▶ _SELECTION_:
--------

Assignment 09

Author

Constance Nahimana

Open the assign09.qmd file and complete the exercises.

We will be working the the diamonds dataset and tidymodels to predict the carat of a diamond based on other variables.

The Grading Rubric is available at the end of this document.

Exercises

We will start by loading our required packages.

library(glmnet)
Warning: package 'glmnet' was built under R version 4.4.3

Exercise 1

Create a histogram using geom_histogram(binwidth = 0.1), showing the distribution of carat in the diamonds dataset. Set the fill to “blue” and the color to “black”. In the narrative below describe what the distribution looks like.

library(ggplot2)
Warning: package 'ggplot2' was built under R version 4.4.3
ggplot(diamonds, aes(x = carat)) +
  geom_histogram(binwidth = 0.1, fill = "blue", color = "black") +
  labs(
    title = "Distribution of Carat in Diamonds Dataset",
    x = "Carat",
    y = "Count")

The faceted histograms reveal differences in carat distribution across diamond cut types:

  • Ideal and Premium cuts dominate in frequency and cluster heavily below 1 carat.

  • Fair and Good cuts show a slightly broader spread, with more higher-carat diamonds.

  • Very Good sits somewhere in between.

These insights suggest that high-quality cuts are more common in smaller diamonds, possibly due to their better appearance and market value.

--------

▶ _Extracted records_:
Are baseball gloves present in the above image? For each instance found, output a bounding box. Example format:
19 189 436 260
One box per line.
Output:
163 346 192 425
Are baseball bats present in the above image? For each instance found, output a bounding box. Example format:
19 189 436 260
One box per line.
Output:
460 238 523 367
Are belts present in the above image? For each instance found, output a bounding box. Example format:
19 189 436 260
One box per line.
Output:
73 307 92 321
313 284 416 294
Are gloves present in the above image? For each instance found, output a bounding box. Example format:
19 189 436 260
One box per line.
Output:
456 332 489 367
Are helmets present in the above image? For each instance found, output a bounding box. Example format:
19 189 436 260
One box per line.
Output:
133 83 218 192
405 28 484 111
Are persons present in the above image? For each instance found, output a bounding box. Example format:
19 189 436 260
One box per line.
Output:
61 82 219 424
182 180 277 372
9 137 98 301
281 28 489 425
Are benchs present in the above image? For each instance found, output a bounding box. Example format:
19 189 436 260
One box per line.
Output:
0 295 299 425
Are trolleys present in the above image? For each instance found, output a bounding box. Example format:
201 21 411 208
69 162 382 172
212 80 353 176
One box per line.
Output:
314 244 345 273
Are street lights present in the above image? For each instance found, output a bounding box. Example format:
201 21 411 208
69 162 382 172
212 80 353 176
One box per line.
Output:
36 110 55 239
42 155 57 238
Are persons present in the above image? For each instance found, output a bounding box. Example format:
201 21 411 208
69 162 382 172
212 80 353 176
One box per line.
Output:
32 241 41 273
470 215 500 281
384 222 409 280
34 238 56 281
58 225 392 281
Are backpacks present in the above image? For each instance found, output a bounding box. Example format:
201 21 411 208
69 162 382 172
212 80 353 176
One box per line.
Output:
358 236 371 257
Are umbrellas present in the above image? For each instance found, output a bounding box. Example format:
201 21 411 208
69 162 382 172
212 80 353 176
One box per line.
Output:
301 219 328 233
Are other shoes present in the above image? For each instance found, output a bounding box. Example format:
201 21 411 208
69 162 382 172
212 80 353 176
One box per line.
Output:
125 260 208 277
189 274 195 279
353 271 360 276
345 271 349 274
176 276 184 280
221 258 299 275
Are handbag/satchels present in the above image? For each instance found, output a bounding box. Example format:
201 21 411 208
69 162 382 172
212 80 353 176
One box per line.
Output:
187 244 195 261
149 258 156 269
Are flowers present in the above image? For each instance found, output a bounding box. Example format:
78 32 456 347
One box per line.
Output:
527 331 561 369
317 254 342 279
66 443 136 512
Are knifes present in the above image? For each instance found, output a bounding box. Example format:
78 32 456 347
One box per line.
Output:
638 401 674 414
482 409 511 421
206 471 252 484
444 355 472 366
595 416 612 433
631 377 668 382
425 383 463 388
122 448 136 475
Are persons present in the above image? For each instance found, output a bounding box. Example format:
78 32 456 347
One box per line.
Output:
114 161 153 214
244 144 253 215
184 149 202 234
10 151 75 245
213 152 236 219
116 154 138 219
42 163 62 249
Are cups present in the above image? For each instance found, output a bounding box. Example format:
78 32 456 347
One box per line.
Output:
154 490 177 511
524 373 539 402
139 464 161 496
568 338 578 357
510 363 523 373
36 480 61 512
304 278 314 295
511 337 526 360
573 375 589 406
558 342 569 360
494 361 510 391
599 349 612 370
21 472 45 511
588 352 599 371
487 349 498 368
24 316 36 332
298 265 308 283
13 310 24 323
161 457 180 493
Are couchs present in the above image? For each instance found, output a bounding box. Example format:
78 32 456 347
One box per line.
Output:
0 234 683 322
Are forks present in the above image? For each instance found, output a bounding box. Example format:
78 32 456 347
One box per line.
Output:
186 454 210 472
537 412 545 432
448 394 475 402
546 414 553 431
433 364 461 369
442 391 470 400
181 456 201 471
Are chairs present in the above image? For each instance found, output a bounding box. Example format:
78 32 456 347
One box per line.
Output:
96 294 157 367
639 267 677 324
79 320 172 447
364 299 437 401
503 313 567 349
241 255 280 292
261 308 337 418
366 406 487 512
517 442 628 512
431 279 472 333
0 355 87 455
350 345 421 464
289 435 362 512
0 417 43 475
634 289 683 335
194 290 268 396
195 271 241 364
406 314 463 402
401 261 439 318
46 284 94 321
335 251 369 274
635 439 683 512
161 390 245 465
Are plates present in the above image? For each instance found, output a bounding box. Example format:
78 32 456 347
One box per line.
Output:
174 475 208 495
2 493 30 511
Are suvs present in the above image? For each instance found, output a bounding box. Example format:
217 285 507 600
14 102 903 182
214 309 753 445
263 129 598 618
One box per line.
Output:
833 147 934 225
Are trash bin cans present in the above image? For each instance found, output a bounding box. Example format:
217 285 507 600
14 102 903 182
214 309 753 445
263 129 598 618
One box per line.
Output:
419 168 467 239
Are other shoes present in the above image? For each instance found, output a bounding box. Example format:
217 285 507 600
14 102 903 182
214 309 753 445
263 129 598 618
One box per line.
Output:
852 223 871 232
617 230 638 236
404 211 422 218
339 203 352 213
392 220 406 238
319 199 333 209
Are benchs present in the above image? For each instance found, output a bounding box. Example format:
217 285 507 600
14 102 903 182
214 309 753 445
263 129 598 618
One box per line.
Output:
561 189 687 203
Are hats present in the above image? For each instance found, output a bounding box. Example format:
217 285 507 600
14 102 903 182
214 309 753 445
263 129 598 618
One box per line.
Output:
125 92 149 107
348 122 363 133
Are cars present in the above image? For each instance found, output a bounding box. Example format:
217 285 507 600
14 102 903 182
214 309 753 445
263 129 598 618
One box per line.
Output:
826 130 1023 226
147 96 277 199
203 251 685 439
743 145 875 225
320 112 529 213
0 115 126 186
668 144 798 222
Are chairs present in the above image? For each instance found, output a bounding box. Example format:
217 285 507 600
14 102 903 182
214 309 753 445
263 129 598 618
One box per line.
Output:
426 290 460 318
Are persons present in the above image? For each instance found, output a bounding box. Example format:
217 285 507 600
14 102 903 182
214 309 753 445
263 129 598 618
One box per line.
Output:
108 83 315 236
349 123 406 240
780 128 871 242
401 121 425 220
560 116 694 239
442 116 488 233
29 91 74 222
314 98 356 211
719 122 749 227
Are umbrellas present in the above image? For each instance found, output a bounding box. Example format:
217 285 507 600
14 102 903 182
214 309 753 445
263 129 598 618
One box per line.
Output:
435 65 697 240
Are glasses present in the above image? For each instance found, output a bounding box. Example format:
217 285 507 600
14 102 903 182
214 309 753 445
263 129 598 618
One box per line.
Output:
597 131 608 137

--------

▶ _WRITTEN TASK_: Repeat, word for word, the stretch of the diamonds assignment from "Assignment 09" through "of this document.". Work only from the diamonds assignment.

▶ _CORRECT OUTPUT_:
Assignment 09

Author

Constance Nahimana

Open the assign09.qmd file and complete the exercises.

We will be working the the diamonds dataset and tidymodels to predict the carat of a diamond based on other variables.

The Grading Rubric is available at the end of this document.